The bear stands rearing on its hind legs in the entrance hall, paws against a wooden trunk - which is to say it stands exactly in the pose of the Bear and Ragged Staff, the heraldic emblem that has identified Earls of Warwick since at least the fourteenth century. It is a real bear, properly stuffed, occupying the ground floor of the Market Hall the way a county's mascot ought to: visible, slightly absurd, demanding context. The same arrangement of bear and ragged staff appears on the shield of Warwickshire County Council, on the badge of the University of Warwick, and on the kit of Warwickshire County Cricket Club. To enter Warwickshire's museum is to be greeted by Warwickshire's symbol made literal.
The building was raised in the late seventeenth century to give the market traders of Warwick what their predecessors had lacked: a roof. Booth Hall, the earlier covered market, had been judged insufficient, and so the new Market Hall went up with a wide open-plan ground floor and broad arches, allowing carts and customers easy passage among the stalls. Above it, a first floor of meeting rooms began letting from 1694. From the early eighteenth century until 1848 one small upstairs room served as a lock-up, where prisoners awaited magistrates' hearings. By 1842 the local paper called it a disgrace: a cell eight feet eight inches by three feet eight inches had, at one point, held thirteen people. It was closed six years later.
Above the market, in those rented meeting rooms, a different institution was taking shape. The Warwickshire Natural History and Archaeological Society was founded in 1836, advertising for members in the local newspaper and declaring as its primary aim the amassing of zoological, botanical, and mineral specimens. Within a few years its collection had outgrown the meeting rooms and was on display to anyone who could pay a shilling - or a guinea annually for membership, with the privilege of free lectures and shared luncheons at the Woolpack Inn across the street. A free open day in 1847 admitted the public without charge, and the Warwick Advertiser reported afterwards that hundreds of visitors had conducted themselves with the utmost decorum. By 1900 the museum's collection had displaced the market entirely. In 1905 a new front door was cut, with the word MUSEUM carved into the stone above it, which is still there today.
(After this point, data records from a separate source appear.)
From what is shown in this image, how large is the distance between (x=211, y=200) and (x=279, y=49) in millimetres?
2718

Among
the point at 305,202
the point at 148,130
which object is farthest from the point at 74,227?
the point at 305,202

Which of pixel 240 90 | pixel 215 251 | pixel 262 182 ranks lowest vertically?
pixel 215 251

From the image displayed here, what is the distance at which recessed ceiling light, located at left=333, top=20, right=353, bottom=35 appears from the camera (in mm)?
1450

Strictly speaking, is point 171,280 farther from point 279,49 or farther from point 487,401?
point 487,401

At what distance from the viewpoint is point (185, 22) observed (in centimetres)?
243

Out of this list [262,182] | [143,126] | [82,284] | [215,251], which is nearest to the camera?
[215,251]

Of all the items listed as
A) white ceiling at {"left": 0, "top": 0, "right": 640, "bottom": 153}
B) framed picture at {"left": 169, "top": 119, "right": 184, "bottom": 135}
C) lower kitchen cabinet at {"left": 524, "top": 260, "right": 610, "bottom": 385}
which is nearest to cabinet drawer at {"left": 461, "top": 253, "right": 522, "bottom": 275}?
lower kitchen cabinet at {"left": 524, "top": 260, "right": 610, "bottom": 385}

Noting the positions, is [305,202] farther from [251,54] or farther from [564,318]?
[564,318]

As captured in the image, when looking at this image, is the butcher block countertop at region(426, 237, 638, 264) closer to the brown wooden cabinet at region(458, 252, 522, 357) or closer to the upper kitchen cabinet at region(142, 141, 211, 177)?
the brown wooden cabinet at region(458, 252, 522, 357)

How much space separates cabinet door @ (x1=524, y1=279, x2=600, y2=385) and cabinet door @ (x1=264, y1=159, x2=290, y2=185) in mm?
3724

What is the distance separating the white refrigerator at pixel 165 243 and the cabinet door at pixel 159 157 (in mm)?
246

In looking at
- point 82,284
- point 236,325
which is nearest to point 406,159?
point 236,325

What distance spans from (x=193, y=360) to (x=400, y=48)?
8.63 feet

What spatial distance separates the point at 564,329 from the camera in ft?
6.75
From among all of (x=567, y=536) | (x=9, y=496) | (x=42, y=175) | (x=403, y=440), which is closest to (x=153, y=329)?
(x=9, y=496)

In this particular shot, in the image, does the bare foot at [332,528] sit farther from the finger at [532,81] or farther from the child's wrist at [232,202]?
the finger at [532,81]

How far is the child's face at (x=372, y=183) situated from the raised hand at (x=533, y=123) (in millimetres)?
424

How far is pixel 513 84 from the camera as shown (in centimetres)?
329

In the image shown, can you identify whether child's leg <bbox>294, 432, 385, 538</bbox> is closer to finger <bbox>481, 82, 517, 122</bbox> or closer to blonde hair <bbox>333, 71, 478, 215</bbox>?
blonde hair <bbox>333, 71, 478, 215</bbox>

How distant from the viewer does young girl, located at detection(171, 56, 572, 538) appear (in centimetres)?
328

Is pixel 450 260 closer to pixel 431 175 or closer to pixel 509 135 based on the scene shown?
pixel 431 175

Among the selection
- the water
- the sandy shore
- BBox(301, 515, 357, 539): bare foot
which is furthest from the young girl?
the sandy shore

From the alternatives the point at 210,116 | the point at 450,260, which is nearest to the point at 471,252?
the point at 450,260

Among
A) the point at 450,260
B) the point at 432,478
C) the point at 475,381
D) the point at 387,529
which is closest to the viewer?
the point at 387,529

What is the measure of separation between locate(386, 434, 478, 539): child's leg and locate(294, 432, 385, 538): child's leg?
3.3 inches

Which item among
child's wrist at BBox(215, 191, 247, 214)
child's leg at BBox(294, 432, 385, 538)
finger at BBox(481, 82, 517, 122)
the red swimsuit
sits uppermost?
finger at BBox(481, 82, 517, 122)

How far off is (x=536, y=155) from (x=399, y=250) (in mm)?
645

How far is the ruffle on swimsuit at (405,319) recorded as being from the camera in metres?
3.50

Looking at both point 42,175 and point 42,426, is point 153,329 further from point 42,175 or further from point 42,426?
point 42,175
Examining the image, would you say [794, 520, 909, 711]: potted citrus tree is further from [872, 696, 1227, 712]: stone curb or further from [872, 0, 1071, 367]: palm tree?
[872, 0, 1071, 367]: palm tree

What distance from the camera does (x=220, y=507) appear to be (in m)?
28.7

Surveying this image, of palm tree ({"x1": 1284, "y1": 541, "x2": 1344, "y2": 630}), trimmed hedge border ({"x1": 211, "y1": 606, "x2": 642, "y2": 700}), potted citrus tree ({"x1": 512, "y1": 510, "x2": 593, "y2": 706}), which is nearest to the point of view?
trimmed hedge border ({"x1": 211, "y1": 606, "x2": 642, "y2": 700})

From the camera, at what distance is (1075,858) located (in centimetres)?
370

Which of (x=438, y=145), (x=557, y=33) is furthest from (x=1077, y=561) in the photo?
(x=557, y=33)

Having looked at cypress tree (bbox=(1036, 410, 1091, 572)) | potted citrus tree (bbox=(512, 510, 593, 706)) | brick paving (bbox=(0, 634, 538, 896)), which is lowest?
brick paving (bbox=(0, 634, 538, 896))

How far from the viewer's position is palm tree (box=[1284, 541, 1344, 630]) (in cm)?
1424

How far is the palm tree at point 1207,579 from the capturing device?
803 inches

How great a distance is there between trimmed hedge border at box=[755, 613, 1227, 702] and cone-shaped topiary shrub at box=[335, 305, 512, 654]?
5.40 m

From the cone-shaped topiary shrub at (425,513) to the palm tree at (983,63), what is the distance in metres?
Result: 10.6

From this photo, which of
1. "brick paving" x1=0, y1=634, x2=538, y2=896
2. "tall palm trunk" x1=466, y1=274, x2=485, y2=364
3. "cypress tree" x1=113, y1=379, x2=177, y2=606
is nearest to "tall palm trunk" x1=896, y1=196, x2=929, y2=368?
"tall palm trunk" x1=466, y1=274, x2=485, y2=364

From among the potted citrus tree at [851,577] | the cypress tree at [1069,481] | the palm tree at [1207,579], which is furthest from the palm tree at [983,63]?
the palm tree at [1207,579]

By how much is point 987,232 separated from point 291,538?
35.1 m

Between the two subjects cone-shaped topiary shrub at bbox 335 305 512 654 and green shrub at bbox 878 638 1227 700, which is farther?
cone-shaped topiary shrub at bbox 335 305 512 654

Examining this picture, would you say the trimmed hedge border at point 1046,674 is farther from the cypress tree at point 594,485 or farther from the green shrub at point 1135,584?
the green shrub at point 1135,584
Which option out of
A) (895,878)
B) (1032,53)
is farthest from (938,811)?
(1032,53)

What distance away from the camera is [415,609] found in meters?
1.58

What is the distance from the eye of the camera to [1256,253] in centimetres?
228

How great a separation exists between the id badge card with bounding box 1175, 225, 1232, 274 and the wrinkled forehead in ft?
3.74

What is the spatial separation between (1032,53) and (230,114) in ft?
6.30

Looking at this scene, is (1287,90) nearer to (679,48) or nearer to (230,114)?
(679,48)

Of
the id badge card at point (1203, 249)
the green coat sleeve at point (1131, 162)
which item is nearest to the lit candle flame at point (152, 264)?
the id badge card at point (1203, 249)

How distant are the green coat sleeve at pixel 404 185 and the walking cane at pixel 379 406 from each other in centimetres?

Membership of the Society dwindled in the early twentieth century and so did its funds. In March 1932 the Society made what then was an unprecedented decision: it handed the entire collection to Warwickshire County Council. With that gift Warwickshire became the first county council in the United Kingdom to be directly responsible for a museum service. In 1936 the Market Hall was scheduled as an Ancient Monument to prevent its demolition, and in 1938 admission was made free to all - a status it has kept ever since. After service as a Civil Defence store during the Second World War, the building was listed Grade II* in 1953, its original cupola was reinstated, and the attic floor was opened for offices.
Oisin the Deer is one of the museum's celebrities: the complete skeleton of a Giant Irish Deer, a species with antlers spanning up to four metres across, which stood two metres high at the shoulder when it walked the European plains in the late Pleistocene. He was donated in the nineteenth century and is now so central to the museum's identity that Heritage and Culture Warwickshire's social media account is named for him. The Spicer family of Warwick and Leamington were renowned British taxidermists across three generations from the late nineteenth century onwards, distinguished by painted backgrounds and bases of dried real vegetation; a tribute display shows examples of their work alongside specimens they restored. And then there is the tapestry.
In the 1580s Ralph Sheldon commissioned a set of tapestry maps for his country house in south Warwickshire. He had four made, each depicting one English county: Worcestershire, Oxfordshire, Gloucestershire, and Warwickshire. The Warwickshire tapestry is among the earliest detailed cartographic representations of an English county, and unusually for a map of its time it shows woodland, hills, individual church towers, and sketches of major towns alongside the usual roads and settlements. It came into the Warwickshire Museum's collection in the 1960s and now hangs across an entire wall of the Market Hall - approximately three and a half metres of wool and silk, depicting the Warwickshire that the Sheldon weavers saw four and a half centuries ago. Admission is free. The museum is half a mile from Warwick railway station, a short walk from Warwick Castle and the Market Square that the building itself once served.
Located at 52.28N, 1.59W in the centre of Warwick on the Market Square, a short walk from Warwick Castle. The Market Hall is a stone-built 17th-century building with a central cupola, visible from low altitude amid the rebuilt post-1694 town centre. Nearest airports: EGBE (Coventry, 7nm NE), EGBB (Birmingham, 17nm NW). Best viewed at 1,500-2,500 ft AGL.